# Volvo Amazon wagon EV conversion



## oudevolvo (Mar 10, 2015)

The de-ICEing was completed a while ago, the weight delta before and after de-ICEing has been measured and the adapterplate to mount the gearbox to the engine is ready.
Furthermore have I decided on the layout of the controller and batterybox in the front.

Currently I am working on the motor mount and have build a prototype.








It will of course be upgraded (10mm steel plate covering all engine mounts in front of the engine and stronger "flaps").

Do you think the design will do?
(Engine is 90kg and produces 300 Nm).

Or do I need an additional stay between the upper bolt of the motor/adapterplate and the engine mount rubber?

Or do I need a completely different design with a frame around the motor and engine mounts on the side like the original B20 has.


----------



## Studebaker (Jan 22, 2012)

Great car mate. Really cool


----------



## oudevolvo (Mar 10, 2015)

Thanks! 
Another update. I came to the conclusion that the design will do and have finalised the prototype. Next week I will visit some companies that can actually produce it.

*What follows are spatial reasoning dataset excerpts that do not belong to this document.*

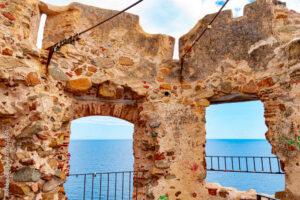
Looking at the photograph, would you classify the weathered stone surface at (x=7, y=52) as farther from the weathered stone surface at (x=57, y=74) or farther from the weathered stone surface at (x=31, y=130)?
the weathered stone surface at (x=31, y=130)

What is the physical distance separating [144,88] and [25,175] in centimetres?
218

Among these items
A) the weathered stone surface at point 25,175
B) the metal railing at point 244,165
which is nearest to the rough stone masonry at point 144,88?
the weathered stone surface at point 25,175

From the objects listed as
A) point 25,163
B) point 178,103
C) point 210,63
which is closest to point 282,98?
point 210,63

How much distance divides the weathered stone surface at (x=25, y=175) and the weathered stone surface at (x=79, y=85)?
126 cm

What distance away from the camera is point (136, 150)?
14.1 feet

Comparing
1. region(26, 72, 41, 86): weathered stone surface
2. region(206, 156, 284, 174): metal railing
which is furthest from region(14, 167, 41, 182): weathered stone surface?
region(206, 156, 284, 174): metal railing

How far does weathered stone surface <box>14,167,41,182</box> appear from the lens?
285cm

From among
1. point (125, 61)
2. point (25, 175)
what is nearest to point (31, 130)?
point (25, 175)

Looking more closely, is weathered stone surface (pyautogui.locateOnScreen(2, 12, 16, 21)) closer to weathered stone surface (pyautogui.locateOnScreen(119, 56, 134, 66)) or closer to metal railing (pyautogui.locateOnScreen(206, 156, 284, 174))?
weathered stone surface (pyautogui.locateOnScreen(119, 56, 134, 66))

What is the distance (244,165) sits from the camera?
4288cm

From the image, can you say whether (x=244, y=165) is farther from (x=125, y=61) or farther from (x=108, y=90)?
(x=108, y=90)

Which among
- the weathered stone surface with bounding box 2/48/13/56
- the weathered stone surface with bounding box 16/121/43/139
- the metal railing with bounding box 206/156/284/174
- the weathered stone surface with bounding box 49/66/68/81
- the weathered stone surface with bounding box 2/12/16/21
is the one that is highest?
the weathered stone surface with bounding box 2/12/16/21

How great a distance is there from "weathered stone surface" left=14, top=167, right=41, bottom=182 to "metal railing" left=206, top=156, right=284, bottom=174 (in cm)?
322

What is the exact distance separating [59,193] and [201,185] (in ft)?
7.18
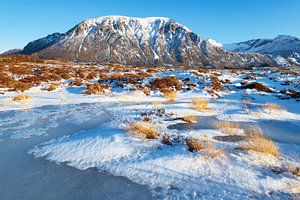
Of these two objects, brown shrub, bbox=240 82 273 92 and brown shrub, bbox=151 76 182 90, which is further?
brown shrub, bbox=240 82 273 92

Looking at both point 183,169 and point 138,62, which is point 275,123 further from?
point 138,62

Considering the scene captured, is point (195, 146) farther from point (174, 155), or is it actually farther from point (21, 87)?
point (21, 87)

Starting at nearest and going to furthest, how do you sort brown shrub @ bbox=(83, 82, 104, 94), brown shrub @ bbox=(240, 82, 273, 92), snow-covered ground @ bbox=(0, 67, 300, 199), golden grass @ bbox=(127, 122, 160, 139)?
snow-covered ground @ bbox=(0, 67, 300, 199) < golden grass @ bbox=(127, 122, 160, 139) < brown shrub @ bbox=(83, 82, 104, 94) < brown shrub @ bbox=(240, 82, 273, 92)

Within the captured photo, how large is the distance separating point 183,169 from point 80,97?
1241 cm

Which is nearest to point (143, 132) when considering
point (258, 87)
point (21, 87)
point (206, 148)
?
point (206, 148)

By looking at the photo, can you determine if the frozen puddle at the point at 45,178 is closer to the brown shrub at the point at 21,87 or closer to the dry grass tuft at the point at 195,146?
the dry grass tuft at the point at 195,146

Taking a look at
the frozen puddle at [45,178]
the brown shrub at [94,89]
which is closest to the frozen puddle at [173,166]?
the frozen puddle at [45,178]

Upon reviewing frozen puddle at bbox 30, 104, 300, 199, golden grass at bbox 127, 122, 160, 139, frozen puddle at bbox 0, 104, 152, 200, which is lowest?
frozen puddle at bbox 0, 104, 152, 200

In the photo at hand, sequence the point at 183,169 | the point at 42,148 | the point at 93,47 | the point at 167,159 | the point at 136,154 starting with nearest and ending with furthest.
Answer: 1. the point at 183,169
2. the point at 167,159
3. the point at 136,154
4. the point at 42,148
5. the point at 93,47

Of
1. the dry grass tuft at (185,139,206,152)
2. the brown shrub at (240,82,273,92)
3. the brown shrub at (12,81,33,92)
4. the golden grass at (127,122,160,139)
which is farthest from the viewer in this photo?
the brown shrub at (240,82,273,92)

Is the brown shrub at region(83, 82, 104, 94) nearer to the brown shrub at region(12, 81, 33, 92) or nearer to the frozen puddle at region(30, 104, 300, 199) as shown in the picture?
the brown shrub at region(12, 81, 33, 92)

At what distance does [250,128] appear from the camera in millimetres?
8656

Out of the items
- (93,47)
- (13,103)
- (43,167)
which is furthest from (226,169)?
(93,47)

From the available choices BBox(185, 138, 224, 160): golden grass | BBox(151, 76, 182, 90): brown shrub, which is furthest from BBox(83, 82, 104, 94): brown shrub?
BBox(185, 138, 224, 160): golden grass
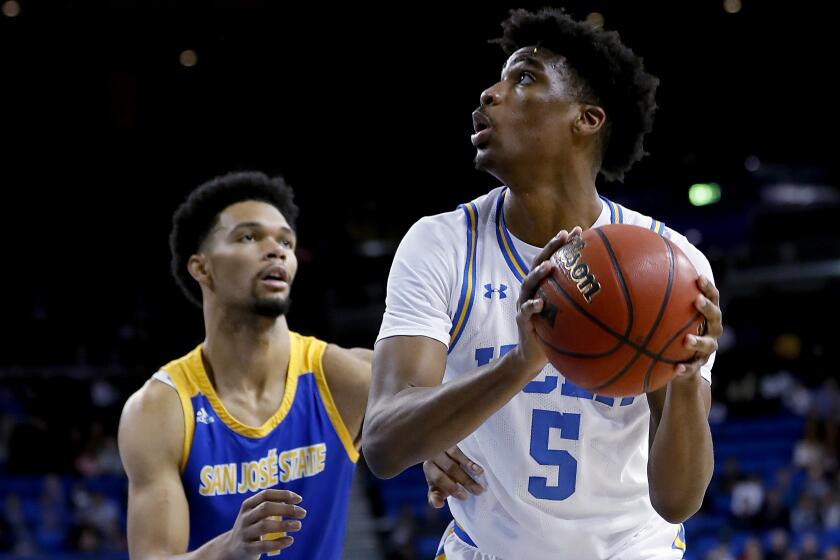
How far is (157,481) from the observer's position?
11.6 feet

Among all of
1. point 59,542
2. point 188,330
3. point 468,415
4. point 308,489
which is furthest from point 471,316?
point 188,330

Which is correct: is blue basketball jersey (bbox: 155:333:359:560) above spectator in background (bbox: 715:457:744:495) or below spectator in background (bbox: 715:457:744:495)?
above

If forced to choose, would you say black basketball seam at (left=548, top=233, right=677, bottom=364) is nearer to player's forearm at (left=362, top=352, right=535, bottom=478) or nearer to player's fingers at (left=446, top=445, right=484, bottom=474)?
player's forearm at (left=362, top=352, right=535, bottom=478)

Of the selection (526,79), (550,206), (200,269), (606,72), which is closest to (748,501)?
(200,269)

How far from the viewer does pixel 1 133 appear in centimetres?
1410

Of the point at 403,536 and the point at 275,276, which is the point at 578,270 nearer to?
the point at 275,276

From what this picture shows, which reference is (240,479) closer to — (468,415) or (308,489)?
(308,489)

Next step is to change the pedal box for the conversion from hydraulic clutch to cable clutch.


----------



## Studebaker (Jan 22, 2012)

Hi mate. 

First… it’s a great project. Amazons are the coolest cars ever . In my book at least. 140 series is great too. Don’t know why, but I like 140 series even better. I mean, those were the days. They build cars back then. Now… they just make gadgets. New every season. Four times a year. 

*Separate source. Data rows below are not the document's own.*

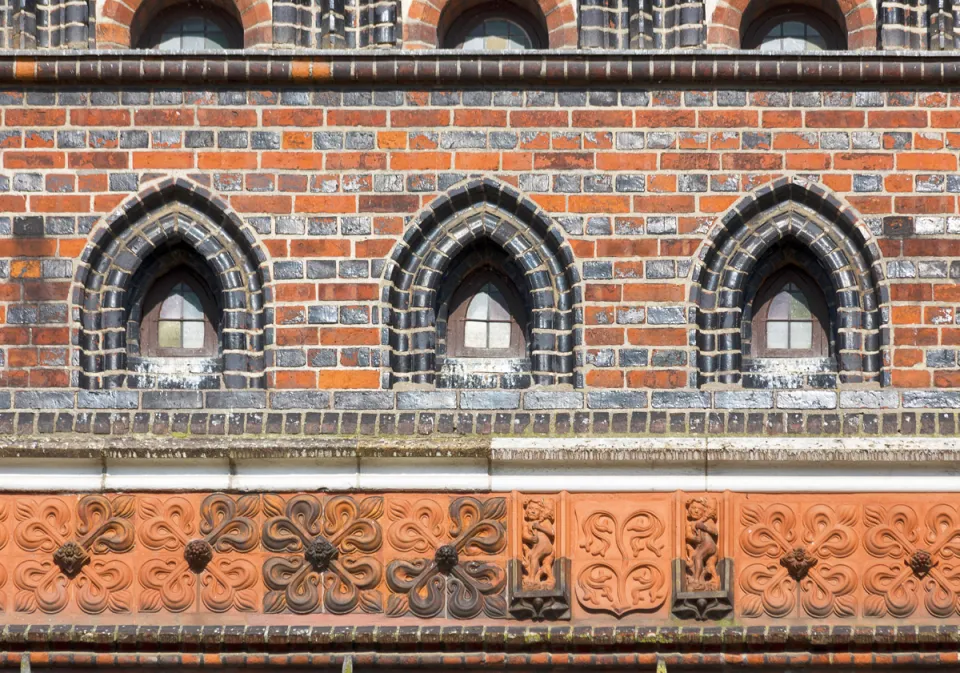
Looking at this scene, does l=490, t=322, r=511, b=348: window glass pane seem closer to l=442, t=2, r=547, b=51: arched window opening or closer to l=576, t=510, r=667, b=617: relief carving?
l=576, t=510, r=667, b=617: relief carving

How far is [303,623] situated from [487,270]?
203cm

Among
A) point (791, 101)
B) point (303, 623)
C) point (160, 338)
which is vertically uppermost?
point (791, 101)

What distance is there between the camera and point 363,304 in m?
9.06

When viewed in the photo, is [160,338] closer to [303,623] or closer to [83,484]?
[83,484]

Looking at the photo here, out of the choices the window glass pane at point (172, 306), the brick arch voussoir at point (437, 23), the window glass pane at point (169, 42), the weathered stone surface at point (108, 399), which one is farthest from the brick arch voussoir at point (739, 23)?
the weathered stone surface at point (108, 399)

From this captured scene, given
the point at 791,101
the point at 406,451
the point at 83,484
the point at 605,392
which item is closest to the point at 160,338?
the point at 83,484

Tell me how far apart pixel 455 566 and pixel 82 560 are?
189 centimetres

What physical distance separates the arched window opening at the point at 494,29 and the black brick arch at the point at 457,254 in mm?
799

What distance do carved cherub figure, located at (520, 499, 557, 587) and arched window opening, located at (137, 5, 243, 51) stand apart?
9.37ft

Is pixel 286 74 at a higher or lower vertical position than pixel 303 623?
higher

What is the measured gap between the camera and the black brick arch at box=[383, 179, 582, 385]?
9.10 metres

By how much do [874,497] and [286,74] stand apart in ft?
11.9

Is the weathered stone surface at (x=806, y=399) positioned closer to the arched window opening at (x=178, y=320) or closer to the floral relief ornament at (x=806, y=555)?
the floral relief ornament at (x=806, y=555)

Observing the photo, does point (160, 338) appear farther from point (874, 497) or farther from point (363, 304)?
point (874, 497)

To be honest, I thought you was asking if those rusty angles were OK for motor mounting. Now I see full picture (you need to take pics, so there’s something to relate to). I think it’s quite sufficient. Don’t suppose you had a go at vectorizing it, but I think it’s really neat design. Will work 100%


----------



## Eric (Sep 9, 2012)

Hi Lars, 

Nice to see another dutchmen convert something to electric. Have you figured out how to get it to pass RDW/APK after the conversion?


----------



## oudevolvo (Mar 10, 2015)

Yes have done some research before deciding to actually start the project.
See http://www.oudevolvo.nl/2015/03/11/...-amazon-combi-naar-elektrische-auto/#kenteken (in Dutch)
Most important is the EMC certification. Therefore I have purchased my Siemens DMOC645 set at New Electric and have chosen them as partner for the project.
They had the Siemens+DMOC tested and it passed the test. So they will provide me with a certificate that all my components meet the EMC criteria. I can use that at the RDW. This makes it a paperwork exercise without the need for me to take the actual tests myself with my build.
Furthermore it is about handling, braking and weight but that is a matter of best efforts, calculations and estimates and a little trial and error.


----------



## Tomdb (Jan 28, 2013)

Becareful to start informing the RDW on tiem. The rules are shifting to having the complete vehicle EMC certified instead of just the components. 

So informing about the up coming rule changes is a good thing to do.


----------



## Eric (Sep 9, 2012)

The emc is the biggest deal, but rules are constantly changing like tomdb says so keep asking for the latest changes before you build something that is not going to pass all tests.
Interesting build so far!


----------



## oudevolvo (Mar 10, 2015)

Thanks! I will check with both RDW and discuss it with New Electric. One advantage for me is that I'm in the slipstream of another conversion they are doing at the moment. However, thanks for the advice! A moving target or even worse a target changes later on that requires other design decisions are not very pleasant. Thought that since in The Netherlands we have one of the most strictest rules already it would not change much...


----------



## Duncan (Dec 8, 2008)

Back to your "rule changes" for getting your car on the road
Do you not have a mechanism for commenting/critiquing the proposed new rules?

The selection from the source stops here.